C'est un véritable scandale de confidentialité qui secoue l'écosystème des extensions de navigateur. La société de cybersécurité Koi a révélé qu'Urban VPN Proxy, une extension gratifiée du badge « Recommandé » par Google et téléchargée des millions de fois, se comportait en réalité comme un logiciel espion. Loin de protéger ses utilisateurs, l'outil enregistrait la totalité de leurs échanges avec une dizaine de plateformes d'intelligence artificielle, dont les plus populaires comme ChatGPT, Gemini, Claude ou encore Microsoft Copilot.
Comment un simple VPN parvenait-il à intercepter toutes vos données ?
Le mécanisme reposait sur une technique particulièrement intrusive. L'extension injectait un script malveillant directement dans les pages des plateformes d'IA ciblées. Ce dernier parvenait à détourner les fonctions natives du navigateur pour intercepter la totalité du trafic réseau, capturant ainsi chaque question posée par l'utilisateur et chaque réponse fournie par le chatbot. Les données étaient ensuite compressées et envoyées discrètement vers les serveurs d'Urban VPN.

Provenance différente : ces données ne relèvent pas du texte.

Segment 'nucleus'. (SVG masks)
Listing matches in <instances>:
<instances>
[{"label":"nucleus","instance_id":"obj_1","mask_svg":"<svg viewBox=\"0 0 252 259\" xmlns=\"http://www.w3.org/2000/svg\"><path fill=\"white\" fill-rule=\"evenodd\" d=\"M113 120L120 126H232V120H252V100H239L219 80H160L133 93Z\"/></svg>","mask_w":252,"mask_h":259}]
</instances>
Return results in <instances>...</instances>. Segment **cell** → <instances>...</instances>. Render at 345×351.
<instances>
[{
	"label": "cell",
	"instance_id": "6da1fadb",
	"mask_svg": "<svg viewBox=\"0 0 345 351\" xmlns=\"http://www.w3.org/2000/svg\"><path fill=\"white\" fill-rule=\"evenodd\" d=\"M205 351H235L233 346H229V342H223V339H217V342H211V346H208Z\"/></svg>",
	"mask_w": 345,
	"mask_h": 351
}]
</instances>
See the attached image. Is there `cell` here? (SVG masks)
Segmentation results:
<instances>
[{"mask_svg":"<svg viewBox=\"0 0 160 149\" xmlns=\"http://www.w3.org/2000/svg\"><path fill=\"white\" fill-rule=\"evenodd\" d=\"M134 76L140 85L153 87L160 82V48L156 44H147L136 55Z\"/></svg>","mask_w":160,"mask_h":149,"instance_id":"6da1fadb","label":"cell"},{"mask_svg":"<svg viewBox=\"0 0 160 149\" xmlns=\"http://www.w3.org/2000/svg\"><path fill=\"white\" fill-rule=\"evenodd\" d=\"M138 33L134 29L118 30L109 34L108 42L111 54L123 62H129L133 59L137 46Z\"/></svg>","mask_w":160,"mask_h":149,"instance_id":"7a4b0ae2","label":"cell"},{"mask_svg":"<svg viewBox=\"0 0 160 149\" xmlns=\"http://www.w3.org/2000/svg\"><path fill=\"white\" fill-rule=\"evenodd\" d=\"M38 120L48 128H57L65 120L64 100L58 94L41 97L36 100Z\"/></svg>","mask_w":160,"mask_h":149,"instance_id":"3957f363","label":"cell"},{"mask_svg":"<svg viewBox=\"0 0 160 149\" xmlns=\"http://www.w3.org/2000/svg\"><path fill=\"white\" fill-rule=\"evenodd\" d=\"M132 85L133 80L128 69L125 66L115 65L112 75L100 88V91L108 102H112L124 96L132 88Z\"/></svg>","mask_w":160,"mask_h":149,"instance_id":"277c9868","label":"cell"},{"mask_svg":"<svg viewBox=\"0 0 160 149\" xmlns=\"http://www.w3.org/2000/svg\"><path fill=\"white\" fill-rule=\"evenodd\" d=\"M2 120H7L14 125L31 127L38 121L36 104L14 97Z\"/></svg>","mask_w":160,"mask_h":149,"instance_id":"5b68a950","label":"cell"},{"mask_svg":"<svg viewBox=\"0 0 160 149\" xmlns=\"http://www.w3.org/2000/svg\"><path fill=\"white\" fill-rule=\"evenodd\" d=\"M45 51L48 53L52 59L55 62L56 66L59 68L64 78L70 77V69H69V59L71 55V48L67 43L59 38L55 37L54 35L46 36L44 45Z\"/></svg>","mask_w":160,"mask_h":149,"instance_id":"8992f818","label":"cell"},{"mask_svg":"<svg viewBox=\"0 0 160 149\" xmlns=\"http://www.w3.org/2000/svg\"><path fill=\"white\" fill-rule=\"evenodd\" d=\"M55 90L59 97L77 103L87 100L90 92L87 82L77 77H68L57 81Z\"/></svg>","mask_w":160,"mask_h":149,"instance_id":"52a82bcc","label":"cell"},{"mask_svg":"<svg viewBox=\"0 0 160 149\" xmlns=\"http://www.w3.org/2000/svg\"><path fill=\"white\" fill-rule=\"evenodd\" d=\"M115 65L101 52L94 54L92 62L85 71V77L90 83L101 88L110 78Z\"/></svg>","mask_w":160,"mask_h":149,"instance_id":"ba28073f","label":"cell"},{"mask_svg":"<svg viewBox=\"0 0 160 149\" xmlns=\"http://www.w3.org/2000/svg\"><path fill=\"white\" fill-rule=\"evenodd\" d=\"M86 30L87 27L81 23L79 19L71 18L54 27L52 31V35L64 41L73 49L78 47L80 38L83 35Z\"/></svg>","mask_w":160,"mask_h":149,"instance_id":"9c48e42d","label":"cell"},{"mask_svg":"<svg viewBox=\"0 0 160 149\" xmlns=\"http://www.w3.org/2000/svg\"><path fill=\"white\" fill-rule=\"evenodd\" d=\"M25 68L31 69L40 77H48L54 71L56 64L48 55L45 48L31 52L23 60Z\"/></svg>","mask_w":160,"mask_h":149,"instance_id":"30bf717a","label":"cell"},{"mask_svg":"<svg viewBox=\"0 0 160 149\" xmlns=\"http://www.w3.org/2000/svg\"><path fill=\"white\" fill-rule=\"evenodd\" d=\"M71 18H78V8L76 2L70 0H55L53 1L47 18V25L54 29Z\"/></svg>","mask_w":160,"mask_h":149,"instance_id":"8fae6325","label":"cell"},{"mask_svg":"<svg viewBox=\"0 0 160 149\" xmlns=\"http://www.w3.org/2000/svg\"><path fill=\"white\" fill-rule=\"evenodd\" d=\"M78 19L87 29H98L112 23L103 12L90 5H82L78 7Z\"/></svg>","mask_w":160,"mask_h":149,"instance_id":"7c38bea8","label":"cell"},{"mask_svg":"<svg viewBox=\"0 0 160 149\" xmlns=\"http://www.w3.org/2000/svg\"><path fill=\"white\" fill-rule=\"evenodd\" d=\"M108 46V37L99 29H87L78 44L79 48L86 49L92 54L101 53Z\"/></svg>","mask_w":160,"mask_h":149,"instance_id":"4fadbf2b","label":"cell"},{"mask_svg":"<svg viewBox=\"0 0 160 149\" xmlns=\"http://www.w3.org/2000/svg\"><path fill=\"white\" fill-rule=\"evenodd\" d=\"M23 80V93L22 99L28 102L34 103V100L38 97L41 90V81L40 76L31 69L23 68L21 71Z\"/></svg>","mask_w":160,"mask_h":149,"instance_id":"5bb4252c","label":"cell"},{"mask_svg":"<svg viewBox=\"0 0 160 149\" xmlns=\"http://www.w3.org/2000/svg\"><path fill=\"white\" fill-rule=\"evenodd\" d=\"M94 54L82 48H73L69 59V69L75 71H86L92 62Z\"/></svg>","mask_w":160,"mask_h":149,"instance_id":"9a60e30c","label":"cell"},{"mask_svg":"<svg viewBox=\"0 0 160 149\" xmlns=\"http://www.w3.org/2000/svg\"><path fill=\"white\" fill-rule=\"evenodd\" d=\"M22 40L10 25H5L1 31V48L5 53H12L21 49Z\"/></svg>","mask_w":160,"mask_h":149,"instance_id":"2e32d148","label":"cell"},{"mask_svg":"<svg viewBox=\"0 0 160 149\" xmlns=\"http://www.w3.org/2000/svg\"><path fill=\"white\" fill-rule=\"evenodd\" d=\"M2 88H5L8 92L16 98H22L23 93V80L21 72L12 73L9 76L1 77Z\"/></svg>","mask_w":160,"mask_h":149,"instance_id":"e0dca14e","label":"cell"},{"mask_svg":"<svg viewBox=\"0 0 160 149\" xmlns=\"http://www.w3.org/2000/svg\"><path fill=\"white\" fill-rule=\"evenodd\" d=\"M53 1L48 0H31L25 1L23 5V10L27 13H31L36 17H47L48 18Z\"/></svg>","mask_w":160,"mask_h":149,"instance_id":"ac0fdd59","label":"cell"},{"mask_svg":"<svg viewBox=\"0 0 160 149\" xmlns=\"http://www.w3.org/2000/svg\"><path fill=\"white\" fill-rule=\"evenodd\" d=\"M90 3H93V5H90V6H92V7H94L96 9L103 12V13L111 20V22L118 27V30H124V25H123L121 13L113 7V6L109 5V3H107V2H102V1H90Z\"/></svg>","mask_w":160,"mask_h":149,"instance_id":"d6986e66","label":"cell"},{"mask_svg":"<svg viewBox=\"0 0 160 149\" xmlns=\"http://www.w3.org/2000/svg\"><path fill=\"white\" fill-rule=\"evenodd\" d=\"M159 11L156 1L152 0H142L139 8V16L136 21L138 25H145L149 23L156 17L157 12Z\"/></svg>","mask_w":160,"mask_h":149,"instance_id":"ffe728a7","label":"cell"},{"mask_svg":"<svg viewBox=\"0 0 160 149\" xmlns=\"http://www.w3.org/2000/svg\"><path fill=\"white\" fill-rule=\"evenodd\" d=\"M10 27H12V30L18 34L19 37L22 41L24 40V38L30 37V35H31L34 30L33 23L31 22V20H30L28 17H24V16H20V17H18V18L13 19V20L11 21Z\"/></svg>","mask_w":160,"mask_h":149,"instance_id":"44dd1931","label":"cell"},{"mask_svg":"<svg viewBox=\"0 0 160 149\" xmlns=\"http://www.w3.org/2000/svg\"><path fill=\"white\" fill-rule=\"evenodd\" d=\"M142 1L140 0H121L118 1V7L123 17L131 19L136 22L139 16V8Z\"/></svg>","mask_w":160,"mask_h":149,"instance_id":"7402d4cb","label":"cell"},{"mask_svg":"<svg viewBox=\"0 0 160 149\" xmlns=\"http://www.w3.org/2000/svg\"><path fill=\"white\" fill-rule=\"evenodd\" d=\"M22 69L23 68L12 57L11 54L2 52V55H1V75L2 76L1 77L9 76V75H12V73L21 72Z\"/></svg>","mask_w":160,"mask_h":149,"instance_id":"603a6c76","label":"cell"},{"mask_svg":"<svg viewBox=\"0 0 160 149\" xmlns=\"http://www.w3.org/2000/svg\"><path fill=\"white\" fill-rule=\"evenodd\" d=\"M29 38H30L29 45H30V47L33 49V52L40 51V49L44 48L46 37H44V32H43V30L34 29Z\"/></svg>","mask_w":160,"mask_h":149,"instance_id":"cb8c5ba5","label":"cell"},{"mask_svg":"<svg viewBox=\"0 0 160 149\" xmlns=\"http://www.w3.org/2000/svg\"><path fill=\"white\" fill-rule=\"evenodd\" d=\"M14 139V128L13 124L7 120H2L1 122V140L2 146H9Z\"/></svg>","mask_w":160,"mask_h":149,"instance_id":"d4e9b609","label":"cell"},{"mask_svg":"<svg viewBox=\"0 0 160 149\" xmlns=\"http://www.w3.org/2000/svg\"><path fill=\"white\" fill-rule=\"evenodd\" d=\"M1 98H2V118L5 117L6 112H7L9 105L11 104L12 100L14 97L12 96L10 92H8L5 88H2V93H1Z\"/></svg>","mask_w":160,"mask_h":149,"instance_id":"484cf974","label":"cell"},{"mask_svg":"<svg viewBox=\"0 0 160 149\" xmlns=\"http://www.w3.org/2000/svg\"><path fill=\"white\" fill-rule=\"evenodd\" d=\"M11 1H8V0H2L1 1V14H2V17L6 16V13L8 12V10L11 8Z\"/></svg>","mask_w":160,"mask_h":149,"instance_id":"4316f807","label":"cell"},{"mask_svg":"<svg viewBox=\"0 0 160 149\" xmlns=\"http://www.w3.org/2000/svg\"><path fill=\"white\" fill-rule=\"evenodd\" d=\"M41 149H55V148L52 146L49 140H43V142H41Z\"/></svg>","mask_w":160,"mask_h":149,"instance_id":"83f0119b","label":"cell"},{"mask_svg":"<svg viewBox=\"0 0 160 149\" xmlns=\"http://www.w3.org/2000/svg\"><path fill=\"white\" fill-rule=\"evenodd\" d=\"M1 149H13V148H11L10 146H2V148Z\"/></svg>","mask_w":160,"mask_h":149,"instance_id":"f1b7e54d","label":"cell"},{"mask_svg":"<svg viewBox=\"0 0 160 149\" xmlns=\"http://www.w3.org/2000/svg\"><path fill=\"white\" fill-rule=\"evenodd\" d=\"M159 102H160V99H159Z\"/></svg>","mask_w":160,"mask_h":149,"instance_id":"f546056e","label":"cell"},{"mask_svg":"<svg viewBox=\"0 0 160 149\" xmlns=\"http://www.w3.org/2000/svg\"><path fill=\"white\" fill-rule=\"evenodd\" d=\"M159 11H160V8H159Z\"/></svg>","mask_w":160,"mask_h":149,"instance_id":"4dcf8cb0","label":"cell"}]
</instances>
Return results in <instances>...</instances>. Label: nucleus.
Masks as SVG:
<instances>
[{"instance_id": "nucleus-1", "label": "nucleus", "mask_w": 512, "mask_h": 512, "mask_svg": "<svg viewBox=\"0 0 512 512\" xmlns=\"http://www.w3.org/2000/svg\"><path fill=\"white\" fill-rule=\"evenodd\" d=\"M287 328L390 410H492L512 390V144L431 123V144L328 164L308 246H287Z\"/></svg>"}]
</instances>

Le plus inquiétant est que cette collecte de données fonctionnait indépendamment de la fonction VPN. Que l'utilisateur ait activé la protection ou non, le script tournait en permanence en arrière-plan. La seule façon de stopper cet espionnage était de désinstaller complètement l'extension. Selon les chercheurs, cette fonctionnalité malveillante a été ajoutée silencieusement lors d'une mise à jour en juillet 2025.
Quelle est l'ampleur de cette collecte de données et qui est concerné ?
L'enquête estime qu'entre six et huit millions de personnes sont potentiellement concernées. Toute personne ayant utilisé l'une des dix plateformes d'IA ciblées avec l'extension installée depuis cette date doit considérer que ses conversations sont compromises. Cela inclut des informations potentiellement très sensibles : des problèmes personnels, des questions médicales, des détails financiers ou encore du code propriétaire.
Le problème ne s'arrête pas à Urban VPN Proxy. Le même code espion a été retrouvé dans sept autres extensions du même éditeur, disponibles sur Chrome et Edge, comme 1ClickVPN, Urban Browser Guard et Urban Ad Blocker. La plupart de ces outils arboraient également les badges de confiance de Google et Microsoft, censés garantir un haut niveau de sécurité et une expérience utilisateur validée manuellement.
Qui se cache derrière Urban VPN et quelles sont les implications ?
Urban VPN appartient à Urban Cyber Security Inc., une société affiliée à BiScience, un courtier en données (data broker) bien connu des experts en sécurité. La politique de confidentialité de l'extension mentionne bien la collecte des échanges avec les chatbots à des « fins d'analyse marketing », une information noyée dans un document que peu d'utilisateurs consultent. Cette pratique est en contradiction directe avec la page du Chrome Web Store, qui affirme que les données ne sont « pas vendues à des tiers ».
Cette affaire soulève de sérieuses questions sur la fiabilité des processus de validation des boutiques d'extensions. Le fait qu'un logiciel espion ait pu non seulement être publié, mais aussi recevoir un badge de recommandation de Google, met en lumière des failles béantes dans la protection des utilisateurs. Au moment de la publication de l'enquête, l'extension était toujours en ligne et recommandée, exposant des millions de personnes à un risque majeur de violation de leur vie privée.